- [CONSIGNE]: Convertissez en CSV à deux colonnes, « enonce » et « reponse », les enregistrements qui commencent à la ligne contenant « How far away » et s'arrêtent après celle contenant « 7.10 metres ». Mettez un enregistrement par ligne, chaque champ entre guillemets, et remplacez les sauts de ligne par des espaces.

- [ENREGISTREMENTS EXTRAITS]:

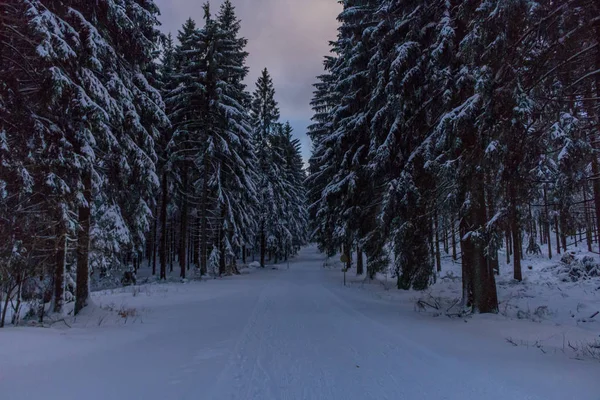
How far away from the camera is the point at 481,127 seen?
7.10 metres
==
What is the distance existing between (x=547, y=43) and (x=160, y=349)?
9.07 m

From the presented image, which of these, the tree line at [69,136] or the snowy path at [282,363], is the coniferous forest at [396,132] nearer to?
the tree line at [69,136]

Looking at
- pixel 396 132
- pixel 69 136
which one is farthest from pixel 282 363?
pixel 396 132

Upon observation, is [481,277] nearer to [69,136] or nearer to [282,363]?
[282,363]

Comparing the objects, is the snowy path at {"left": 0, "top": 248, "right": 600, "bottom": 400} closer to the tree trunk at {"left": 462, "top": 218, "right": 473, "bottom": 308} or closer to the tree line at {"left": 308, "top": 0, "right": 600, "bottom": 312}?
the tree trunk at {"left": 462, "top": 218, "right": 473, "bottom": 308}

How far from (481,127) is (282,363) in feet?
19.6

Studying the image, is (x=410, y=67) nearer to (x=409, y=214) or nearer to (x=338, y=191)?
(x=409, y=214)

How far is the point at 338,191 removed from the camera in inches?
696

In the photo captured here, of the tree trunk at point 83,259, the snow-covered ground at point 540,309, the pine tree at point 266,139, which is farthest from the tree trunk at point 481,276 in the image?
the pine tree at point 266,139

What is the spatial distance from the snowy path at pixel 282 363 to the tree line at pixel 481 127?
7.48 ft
* * *
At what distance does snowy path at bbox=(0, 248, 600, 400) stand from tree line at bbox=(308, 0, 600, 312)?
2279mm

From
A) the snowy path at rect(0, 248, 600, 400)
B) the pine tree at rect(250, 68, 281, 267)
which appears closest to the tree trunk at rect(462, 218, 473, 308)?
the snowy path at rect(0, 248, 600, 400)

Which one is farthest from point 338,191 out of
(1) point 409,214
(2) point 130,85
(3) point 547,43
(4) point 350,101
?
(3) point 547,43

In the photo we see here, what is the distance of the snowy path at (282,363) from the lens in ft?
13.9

- [RÉPONSE]:
enonce,reponse
"How far away from the camera is the point at 481,127 seen?","7.10 metres"